Ибрагим закрыл голову, чтобы его не растоптали. Тым оттащил его за ворот куртки в сторону.

– Что происходит?

– Что и везде. Людь везде засыпают. Людь очень устал.

И действительно, словно в какой-то нелепой комедии, пожилой охранник, даже не пытавшийся остановить несущийся поток людей, широко зевнул, опёрся на стенку и сполз вниз.

За соседней кассой женщина с рыжей шевелюрой уронила голову на грудь. Засыпали и покупатели прямо на ходу. Некоторых из них, уже со стеклянными глазами, ещё несла толпа. Другие, найдя хоть какое-нибудь пространство, пригодное для сна, ложились, садились и тут же отправлялись в царство Морфея.

– Что за хрень? – поинтересовался учёный-эколог, нахмурившись.

Монах наклонился к самому лицу Ибрагима.

– А вам не хочется спать?

– После того как мне исполнилось тридцать восемь, почти всё время.

– И всё-таки вы в состоянии себя контролировать. Любопытно. Кажется, у нас собирается клуб по интересам.

Он протянул учёному руку и помог встать на ноги.

– Держимся вместе!

Они дружно двинулись к выходу, толпа подхватила их и понесла.

2. Спящая красавица (три недели после всеобщего засыпания)


– Уех-х-х! – издало горло жалкий хлюпающий звук. Из глаз брызнули слёзы. В тумане, уже не лиловом, а белом, замаячила прозрачная мокрая трубка, которую держали мужские руки. Исчезло липкое облако, она вдохнула жадно, много.

– Майя, вы меня слышите?

Перед ней появилось молодое небритое лицо с проницательными зелёными глазами.

– Не говорите пока ничего. Просто кивните.

Она закрыла глаза. Лицо на секунду исчезло, и снова появились его руки. Они бережно, почти по-женски, убрали с её бровей мешавшую прядь волос, взбили подушку.

– У вас красивые волосы, Майя. Наверное, вам об этом часто говорят.

«А у тебя красивые руки, кем бы ты ни был», – подумала художница.

Она нахмурилась, пытаясь вспомнить, откуда она так хорошо знает эти руки, этот голос. Ничего не вышло.

– Вам неудобно? Что-то болит?

– Где я? – услышала она свой страшный ржавый голос.

– В больнице. В центре Петербурга.

Она окинула взглядом просторную палату, увидела пустые койки.

– Дайте…

«…Воды», – хотела договорить она, а он уже поил её из бутылки, приподняв голову.

– День… Число?

– Сегодня двенадцатое января.

– Год?

Молодой человек приятно улыбнулся:

– Вы не так долго пробыли в коме.

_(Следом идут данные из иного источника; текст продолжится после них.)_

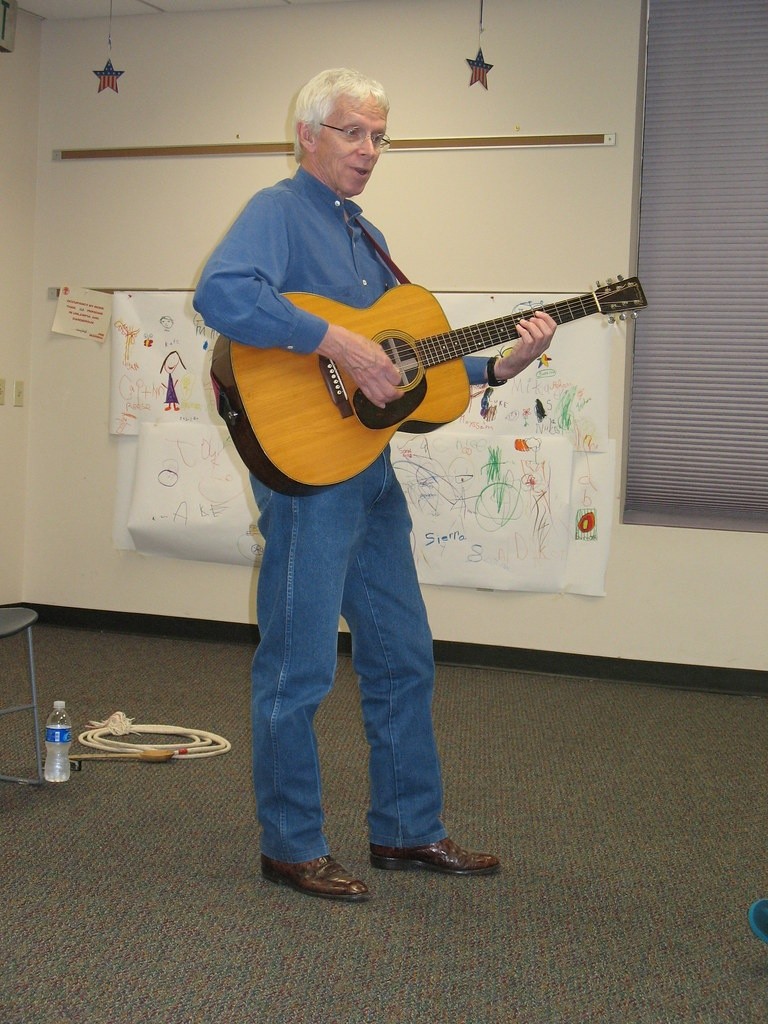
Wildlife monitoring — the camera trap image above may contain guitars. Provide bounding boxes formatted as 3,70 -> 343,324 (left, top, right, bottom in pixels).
211,273 -> 650,499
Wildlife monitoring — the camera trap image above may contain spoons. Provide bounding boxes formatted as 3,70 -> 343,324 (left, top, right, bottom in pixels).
69,749 -> 174,763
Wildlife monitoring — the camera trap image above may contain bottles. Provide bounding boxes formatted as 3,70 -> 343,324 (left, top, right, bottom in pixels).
44,700 -> 72,783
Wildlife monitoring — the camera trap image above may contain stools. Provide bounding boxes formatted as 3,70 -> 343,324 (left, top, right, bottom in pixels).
0,607 -> 45,786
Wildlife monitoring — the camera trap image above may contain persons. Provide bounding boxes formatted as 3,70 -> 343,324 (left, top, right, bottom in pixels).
193,66 -> 558,902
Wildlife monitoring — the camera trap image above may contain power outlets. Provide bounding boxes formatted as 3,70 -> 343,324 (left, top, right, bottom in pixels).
0,378 -> 6,406
13,380 -> 25,407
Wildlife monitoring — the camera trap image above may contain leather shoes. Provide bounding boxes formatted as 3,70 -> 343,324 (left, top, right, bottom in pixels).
368,836 -> 500,875
261,850 -> 369,900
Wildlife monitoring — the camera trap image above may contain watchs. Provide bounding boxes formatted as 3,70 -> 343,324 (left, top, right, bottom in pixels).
487,355 -> 508,387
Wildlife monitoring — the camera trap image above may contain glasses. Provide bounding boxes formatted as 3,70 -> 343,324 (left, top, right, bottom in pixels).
319,122 -> 391,154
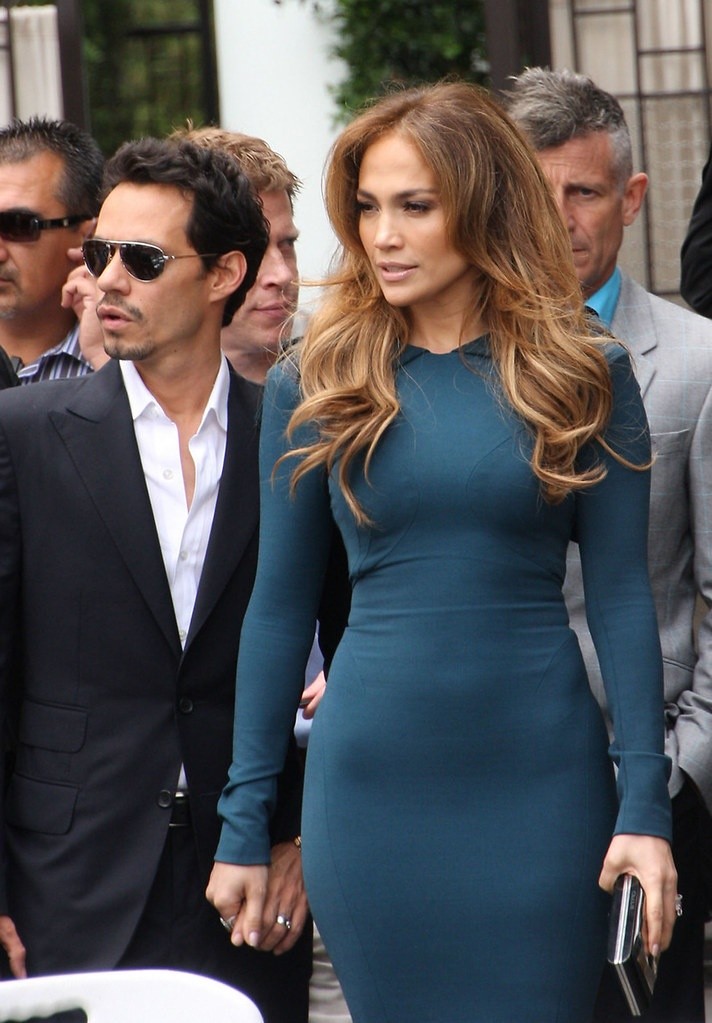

Две тысячи двадцать второй.

– Я помню двадцать первый.

– Сейчас середина января.

Она напрягла слух. Что-то слишком тихо для больницы. Ни шагов, ни голосов людей. И почему такая тишина, если окно приоткрыто?

– Майя, мне нужно вам о многом рассказать. Но я лучше начну постепенно…

Художница только сейчас поняла, что её смущало: на молодом человеке не было белого халата.

– Кто вы?

– Я… Меня зовут Остап.

– Вы врач?

– Ещё нет. Вернее, я фельдшер. Но я учусь и…

Щёки у него вспыхнули. Хоть рисуй портрет – юноша с красными яблоками. Майя улыбнулась бы, если б не удушающий страх, подступивший к горлу.

– Что со мной? Мне… мне…

– Вам нужно кое-что знать. Мир сильно изменился, пока вы спали. Возможно, вы мне сначала не поверите, но когда сможете сами подойти к окну…

Его голос. Где она его уже слышала? Вокзал, поезд. Какой ещё вокзал и поезд?

– Что со мной случилось?

– С вами, хм, я не знаю. В карточке написано, что вы попали в аварию на машине. Там же я узнал ваше имя.

– Где мои дети?

– Майя, послушайте, я сам здесь недавно, я ничего не знаю!

Она глубоко вдохнула, попробовала пригладить непослушные кудри, но руки, вытянутые на одеяле вдоль тела, едва сдвинулись.

– Простите. Я будто с того света вернулась, – её голос прозвучал немного увереннее. – Так вы новенький? Недавно в этой больнице?